SB 413, An Act Concerning Predictable Scheduling
TESTIMONY OF CONNECTICUT HOSPITAL ASSOCIATION SUBMITTED TO THE LABOR AND PUBLIC EMPLOYEES COMMITTEE
Tuesday, March 12, 2024
SB 413, An Act Concerning Predictable Scheduling
The Connecticut Hospital Association (CHA) appreciates this opportunity to submit testimony concerning SB 413, An Act Concerning Predictable Scheduling. CHA is concerned that this bill will result in patients remaining in the hospital longer than is clinically appropriate and therefore opposes SB 413.
Connecticut hospitals are critical to their communities. They are confronting the challenges posed by a post-pandemic healthcare system with an exemplary healthcare workforce that continues to provide outstanding care. But challenges remain. Hospitals are treating sicker patients, it continues to be challenging to hire and retain staff, and the financial headwinds are grave. Through it all, hospitals are steadfast, providing high-quality 24-hour care for everyone who walks through their doors, focusing on making Connecticut’s healthcare system more equitable, and driving world-class innovation right here in Connecticut.
SB 413 outlines overly prescriptive and inflexible requirements related to work schedules for certain post-acute care employees. CHA is concerned about the potential impact on the flow of patients through the continuum of care should this bill be passed into law.
Scheduling requirements for acute care hospitals and others in the healthcare environment are dynamic and are adjusted at times, which may include hourly adjustments, to meet patient care needs. The very nature of the delivery of healthcare services is unpredictable and requires a great deal of flexibility to ensure the safe care of patients in the appropriate care settings. This flexibility is especially critical at a time when workforce challenges make it difficult to attract and retain employees.

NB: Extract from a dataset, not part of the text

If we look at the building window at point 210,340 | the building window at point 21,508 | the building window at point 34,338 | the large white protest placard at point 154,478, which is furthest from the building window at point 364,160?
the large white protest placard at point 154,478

If passed into law, SB 413 would impact the dynamic nature of staffing in skilled nursing and nursing home facilities. Hospitals rely on these healthcare facilities to which patients are discharged after they no longer need care in an acute care setting. If skilled nursing and nursing home facilities are restricted and forced to follow rigid scheduling requirements, patients will likely remain in hospitals when they would be best cared for in a skilled nursing facility or other post-acute care setting. The bottleneck in patient flow through the continuum of care has a direct impact on delays and patient boarding in hospital emergency departments.
Explained in a way most may relate to based on driving the state’s highways: If a highway is the continuum of care and if nursing homes are an off-ramp and there is construction restricting the flow of traffic off of the highway, all cars on the highway are impacted due to the slowdown of traffic caused by a limited number of cars being able to freely exit the highway via the off-ramp. The results are that it takes longer to get to the off-ramp for those looking to exit and those cars not needing the off-ramp are backed up on the highway and not able to freely advance down the road.
With this in mind, CHA urges the Committee not to take action on SB 413. If the Committee intends to take action on SB 413, CHA respectfully requests that the Committee consider excluding “long-term health care services establishment” as defined in the bill from any requirements imposed in the proposed legislation.